Wednesday, December 1, 2010

Yesterday When We Were Young

Am I the only one to notice that the first decade of the 21st Century will have had eleven years in it when it ends at midnight, December 31st?  In this country with the exception of the way computers think, we have always done our counting starting with the numeral one and ending with the numeral 10 or zero.  Only computers counted 0,1,2,3.  Any pre-schooler  can tell you that.
At least we did until the whole Y2K fiasco, when some political talking head decided that for the 20th century, there would only be 99 years, and the zero that would have been the year 2000 AD was suddenly not the last year of the old century but the first year of the new one, which of course, started a commercial marketing feeding frenzy that split the modern world into the camps of thinkers, i.e. those who know how to count, and politicians/marketing heads, i.e., those who can’t count, caused intergalactic uproar over the whole Y2K computer scare that never materialized and eventually funneled its way down to politically incorrect free thinking BLOGGERS gifted in the fine art of run on sentencing.

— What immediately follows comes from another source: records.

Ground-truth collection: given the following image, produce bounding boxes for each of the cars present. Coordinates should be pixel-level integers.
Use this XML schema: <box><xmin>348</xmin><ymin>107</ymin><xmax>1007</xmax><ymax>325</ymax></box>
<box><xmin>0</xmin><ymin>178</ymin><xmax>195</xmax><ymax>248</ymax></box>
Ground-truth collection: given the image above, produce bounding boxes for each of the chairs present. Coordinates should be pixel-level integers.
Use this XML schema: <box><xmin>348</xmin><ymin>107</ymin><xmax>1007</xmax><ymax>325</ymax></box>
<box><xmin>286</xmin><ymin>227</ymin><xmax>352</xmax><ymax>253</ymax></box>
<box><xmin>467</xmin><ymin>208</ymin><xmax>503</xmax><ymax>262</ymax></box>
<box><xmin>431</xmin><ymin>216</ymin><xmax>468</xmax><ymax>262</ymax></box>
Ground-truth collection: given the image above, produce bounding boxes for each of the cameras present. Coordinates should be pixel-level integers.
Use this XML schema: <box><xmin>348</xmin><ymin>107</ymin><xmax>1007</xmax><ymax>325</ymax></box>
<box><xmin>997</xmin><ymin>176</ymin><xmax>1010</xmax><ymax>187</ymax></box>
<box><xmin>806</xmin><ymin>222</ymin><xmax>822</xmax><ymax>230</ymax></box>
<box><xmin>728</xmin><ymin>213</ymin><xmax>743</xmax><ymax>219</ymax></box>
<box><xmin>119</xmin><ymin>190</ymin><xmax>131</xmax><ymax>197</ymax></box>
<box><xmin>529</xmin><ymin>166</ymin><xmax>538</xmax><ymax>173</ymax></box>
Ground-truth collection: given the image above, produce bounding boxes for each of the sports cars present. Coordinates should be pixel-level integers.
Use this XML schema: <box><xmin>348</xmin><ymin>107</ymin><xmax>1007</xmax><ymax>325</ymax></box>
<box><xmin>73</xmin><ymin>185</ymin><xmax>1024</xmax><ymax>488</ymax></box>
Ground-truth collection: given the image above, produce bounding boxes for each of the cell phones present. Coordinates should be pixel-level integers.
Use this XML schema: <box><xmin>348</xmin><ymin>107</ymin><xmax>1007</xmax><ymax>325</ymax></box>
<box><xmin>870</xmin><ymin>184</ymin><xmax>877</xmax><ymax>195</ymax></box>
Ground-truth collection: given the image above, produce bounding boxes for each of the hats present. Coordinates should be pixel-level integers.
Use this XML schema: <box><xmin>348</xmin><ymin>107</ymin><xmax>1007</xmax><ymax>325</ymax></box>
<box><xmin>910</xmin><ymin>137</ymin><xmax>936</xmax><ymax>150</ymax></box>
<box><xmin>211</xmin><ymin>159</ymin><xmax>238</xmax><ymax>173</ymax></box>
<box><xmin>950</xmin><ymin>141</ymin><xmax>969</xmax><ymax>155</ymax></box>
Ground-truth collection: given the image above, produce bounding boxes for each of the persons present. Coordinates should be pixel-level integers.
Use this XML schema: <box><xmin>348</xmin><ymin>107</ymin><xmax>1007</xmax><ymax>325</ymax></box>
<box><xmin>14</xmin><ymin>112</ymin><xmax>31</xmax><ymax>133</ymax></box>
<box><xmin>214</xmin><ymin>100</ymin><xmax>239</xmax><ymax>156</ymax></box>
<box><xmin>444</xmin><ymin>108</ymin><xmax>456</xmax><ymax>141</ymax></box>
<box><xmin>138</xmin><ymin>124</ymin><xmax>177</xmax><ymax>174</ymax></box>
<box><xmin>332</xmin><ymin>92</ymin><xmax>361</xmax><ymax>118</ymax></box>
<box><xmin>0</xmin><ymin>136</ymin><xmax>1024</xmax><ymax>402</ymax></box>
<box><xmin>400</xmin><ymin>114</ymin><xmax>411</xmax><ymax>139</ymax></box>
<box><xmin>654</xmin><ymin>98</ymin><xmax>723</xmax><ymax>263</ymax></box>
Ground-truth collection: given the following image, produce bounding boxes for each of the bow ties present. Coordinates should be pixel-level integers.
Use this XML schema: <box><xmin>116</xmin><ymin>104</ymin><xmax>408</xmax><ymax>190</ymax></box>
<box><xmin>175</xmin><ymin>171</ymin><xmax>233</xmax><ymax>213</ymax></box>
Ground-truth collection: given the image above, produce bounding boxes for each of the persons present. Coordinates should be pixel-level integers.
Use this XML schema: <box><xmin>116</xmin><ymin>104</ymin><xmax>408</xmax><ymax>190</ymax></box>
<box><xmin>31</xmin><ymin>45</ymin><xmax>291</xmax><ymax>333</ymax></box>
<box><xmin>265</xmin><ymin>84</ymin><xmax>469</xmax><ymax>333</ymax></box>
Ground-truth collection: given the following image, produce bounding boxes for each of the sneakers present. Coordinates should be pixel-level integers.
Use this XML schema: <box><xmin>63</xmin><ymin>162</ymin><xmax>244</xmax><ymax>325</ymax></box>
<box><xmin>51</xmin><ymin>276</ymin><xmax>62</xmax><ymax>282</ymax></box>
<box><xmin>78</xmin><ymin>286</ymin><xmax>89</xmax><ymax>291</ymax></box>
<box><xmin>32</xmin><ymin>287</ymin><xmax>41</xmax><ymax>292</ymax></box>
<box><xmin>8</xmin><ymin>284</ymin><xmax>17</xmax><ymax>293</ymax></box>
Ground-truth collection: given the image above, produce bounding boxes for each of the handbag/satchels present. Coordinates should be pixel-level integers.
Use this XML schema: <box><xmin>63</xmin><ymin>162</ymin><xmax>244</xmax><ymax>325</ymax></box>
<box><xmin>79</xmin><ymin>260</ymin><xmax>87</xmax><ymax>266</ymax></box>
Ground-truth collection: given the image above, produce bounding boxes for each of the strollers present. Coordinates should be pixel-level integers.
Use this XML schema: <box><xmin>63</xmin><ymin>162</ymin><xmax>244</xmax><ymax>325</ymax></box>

Yes, I typed that all in one breath.
Where was I?  I’m old, and easily sidetracked, and
I’ve noticed that the older I get, the older I get, and I have developed in my advancing years a propensity for appreciating the beauty of a freshly brewed cup of coffee first thing in the morning while waiting for, I’m sorry – do I know you?
Did I mention I’m old and easily sidetracked?
Oh yes.  2010 – the eleven year decade. 
It is, you know.  2010 is the last year of the first decade of the 21st century, not the first year of the second decade of the 21st century.  Not at all like things were when they got all mucked up eleven years ago.  Of course, unless clearer minds prevail - and unless we do away completely with lawyers, politicians, infomercial spokespersons, and worst of all, politicians who used to be lawyers and infomercial spokespersons, that’s not likely to happen – it will happen all over again in the year 2099, 2199, 2299, and on to infinity and beyond (say, that’s catchy!).  Odds are looking better every day that I will not be around for any of those successive events, but for those of you who are – remember – you heard it first here!  Please credit all royalties to my grandchildren.
I have somehow managed to write almost 400 words and I’m still not on topic.
Did I mention that I’m old and easily sidetr…Ooooh!  Flowers!
I started out with the idea of reminiscing about my childhood.  I was a child in the days when every major market in the burgeoning television industry had a Saturday afternoon show with some guy dressed up to look like the evil offspring of Jerry Springer and Oprah and acting like a cross between Bozo the Clown and Leno. 
It was called Creature Feature, and it had all the classics.  Attack of the 50 Foot Woman, The Incredible Shrinking Man, Abbot & Costello Meet the Werewolf, The Creature from the Black Lagoon, The Crawling Eye, Plan 9 from Outer Space, The Day of the Triffids, It Came from Outer Space, The Thing, Invasion of the Body Snatchers, The House on Haunted Hill, all those great old Universal Black and White monster movies that used light, shadow, music and overacting that made Bill Shatner look like a headliner for the Royal Shakespearean Theater.
And we loved it!  It was static filled black and white from an antennae on your roof or a set of rabbit years if you were close enough to the broadcast tower, and there were fewer than 35 commercials every 5 minutes.  It was free analog television when Lucy was Queen, Red was King, and Jackie threatened ‘to the moon, Alice, to the moon.’  Father knew Best, Donna was the perfect Mom, and Wally and the Beaver ruled the air.  Every kid on the planet knew what time it was, who was ‘born on a mountain top in Tennessee’, what Kimosabe meant, Rickey Nelson was the original music video star, Ozzie was a cardigan dad instead of a rocker, and that TV stars and Movie Stars moved in two entirely different universes.  It was Mystery Science Theater 3000 before Mystery Science Theater 3000 was cool.  It was corny, slapstick, fall-down stupid shtick, and we loved it.  It was Bela, Boris, Lon and Lon Jr, and Vincent.  And we gloried in it.
And we didn’t get too twisted watching it – well not those of us who didn’t eventually go into law, infomercials, politics or any combination of the three.
And on a good day, you could get a complete set of ginsu knives that would saw through a tin soda can and still cleanly slice an over-ripe tomato for $19.95, operators standing by.  Check or money order, and postal zones had not yet evolved into zip codes.  Superman Magazine cost a dime, and milk was 25 cents a quart in a vending machine on the corner next to a real telephone booth Dr. Who would be proud of.
And the maniacal laugh of Vincent Price later added to the end of Michael Jackson’s Thriller would have us looking under our beds and closing the closet doors at bed time … just in case.
That was yesterday when we were young.